All specimens (n=159) isolated from clinical samples (blood: 3,1%, pus: 18,2%, urine: 17%, sputum: 28,3%, body fluids: 33,3%) were involved in this study. They are identified and routinely used by an automated antibiotic machine (Phoenix ™ M50-Becton Dickinson-USA). Methods are developed based on the Institute of Clinical and Laboratory Standards - CLSI (2019) [9] at the Department of Microbiology - University Medical Center, Ho Chi Minh City, Vietnam from 10/2019 to 04/2020.

2.2. Methods
2.2.1. The modified carbapenem inactivation method (mCIM)

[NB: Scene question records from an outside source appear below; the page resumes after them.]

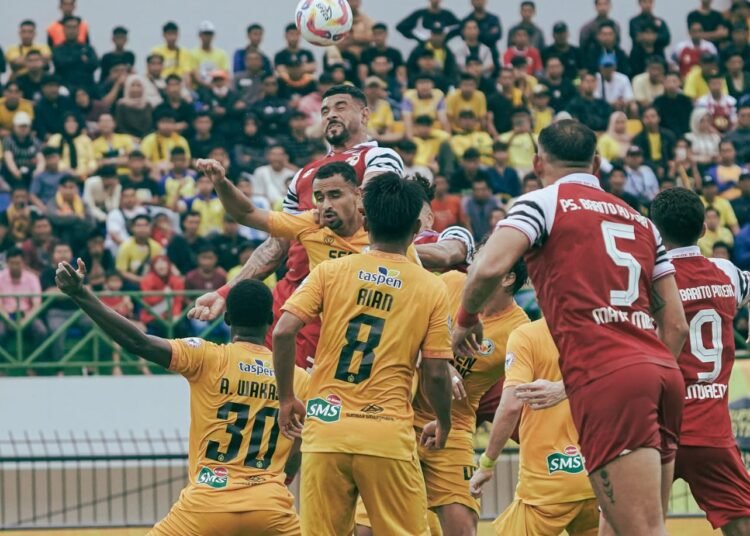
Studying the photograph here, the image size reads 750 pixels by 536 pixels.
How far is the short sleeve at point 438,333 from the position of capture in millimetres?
8180

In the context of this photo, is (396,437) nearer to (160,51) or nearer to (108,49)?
(160,51)

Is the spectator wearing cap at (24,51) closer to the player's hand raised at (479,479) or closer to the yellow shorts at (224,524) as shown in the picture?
the yellow shorts at (224,524)


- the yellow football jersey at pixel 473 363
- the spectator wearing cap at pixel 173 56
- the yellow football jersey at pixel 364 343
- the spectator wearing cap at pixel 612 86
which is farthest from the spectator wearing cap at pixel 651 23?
the yellow football jersey at pixel 364 343

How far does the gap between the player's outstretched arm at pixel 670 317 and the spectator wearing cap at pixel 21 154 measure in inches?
532

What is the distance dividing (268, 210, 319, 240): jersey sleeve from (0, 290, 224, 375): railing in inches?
289

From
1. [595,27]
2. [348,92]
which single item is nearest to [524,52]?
[595,27]

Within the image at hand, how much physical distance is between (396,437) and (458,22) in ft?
52.3

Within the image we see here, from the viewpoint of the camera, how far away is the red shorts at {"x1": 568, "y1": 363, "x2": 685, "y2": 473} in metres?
7.10

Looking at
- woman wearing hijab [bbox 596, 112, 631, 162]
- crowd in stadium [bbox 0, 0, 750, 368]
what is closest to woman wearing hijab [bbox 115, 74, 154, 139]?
crowd in stadium [bbox 0, 0, 750, 368]

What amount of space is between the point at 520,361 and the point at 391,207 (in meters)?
1.44

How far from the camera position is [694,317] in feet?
29.4

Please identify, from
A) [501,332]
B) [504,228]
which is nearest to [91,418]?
[501,332]

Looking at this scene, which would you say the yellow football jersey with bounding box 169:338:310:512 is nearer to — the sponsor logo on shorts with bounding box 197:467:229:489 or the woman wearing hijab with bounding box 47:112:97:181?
the sponsor logo on shorts with bounding box 197:467:229:489

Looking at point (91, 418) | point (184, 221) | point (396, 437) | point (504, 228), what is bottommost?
point (91, 418)
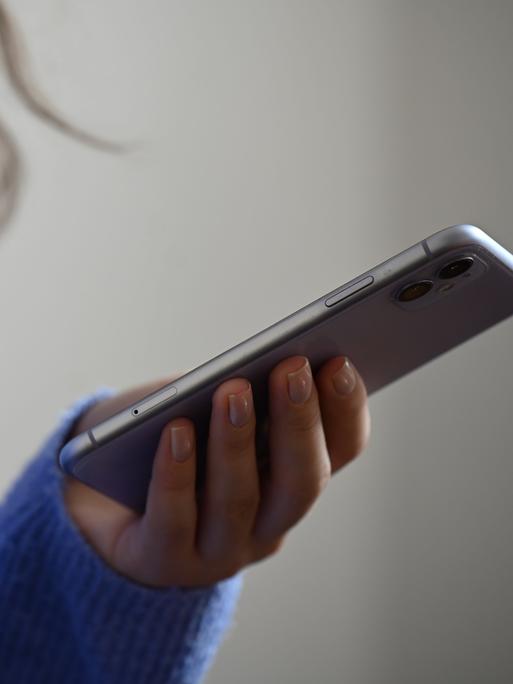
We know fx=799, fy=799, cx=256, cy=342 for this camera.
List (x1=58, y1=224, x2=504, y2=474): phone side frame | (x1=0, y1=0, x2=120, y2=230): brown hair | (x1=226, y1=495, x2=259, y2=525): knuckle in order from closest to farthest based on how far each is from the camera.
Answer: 1. (x1=58, y1=224, x2=504, y2=474): phone side frame
2. (x1=226, y1=495, x2=259, y2=525): knuckle
3. (x1=0, y1=0, x2=120, y2=230): brown hair

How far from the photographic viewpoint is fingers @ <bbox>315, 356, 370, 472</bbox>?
0.46m

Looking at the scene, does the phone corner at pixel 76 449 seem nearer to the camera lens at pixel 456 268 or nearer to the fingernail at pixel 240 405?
the fingernail at pixel 240 405

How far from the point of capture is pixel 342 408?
1.58ft

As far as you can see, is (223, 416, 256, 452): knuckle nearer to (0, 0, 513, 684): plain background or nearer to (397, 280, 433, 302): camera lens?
(397, 280, 433, 302): camera lens

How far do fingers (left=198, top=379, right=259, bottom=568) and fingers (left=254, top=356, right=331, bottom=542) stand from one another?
1 centimetres

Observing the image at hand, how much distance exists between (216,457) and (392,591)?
2.51 ft

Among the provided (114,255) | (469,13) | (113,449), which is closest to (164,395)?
(113,449)

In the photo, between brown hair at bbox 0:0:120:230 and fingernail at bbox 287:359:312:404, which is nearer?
fingernail at bbox 287:359:312:404

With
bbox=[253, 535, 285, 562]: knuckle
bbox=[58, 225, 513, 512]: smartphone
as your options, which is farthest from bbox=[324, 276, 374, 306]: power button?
bbox=[253, 535, 285, 562]: knuckle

Research on applying carbapenemase inactivation method (mCIM) according to CLSI in 2019. Principle: Carbapenemase in bacterial suspension was tested with hydrolyze meropenem plates. The meropenem dish was tested for susceptibility on agar culture plates E. coli ATCC 25922, the strain sensitive to meropenem. There are 4 common antibiotics in carbapenem, however, ertapenem doesn't have the spectrum of activity against P. aeruginosa and doripenem isn't common to use in clinical, imipenem is an unstable compound. Therefore, in this study we choose meropenem for the mCIM phenotype and also follow the recommendation of CLSI 2019.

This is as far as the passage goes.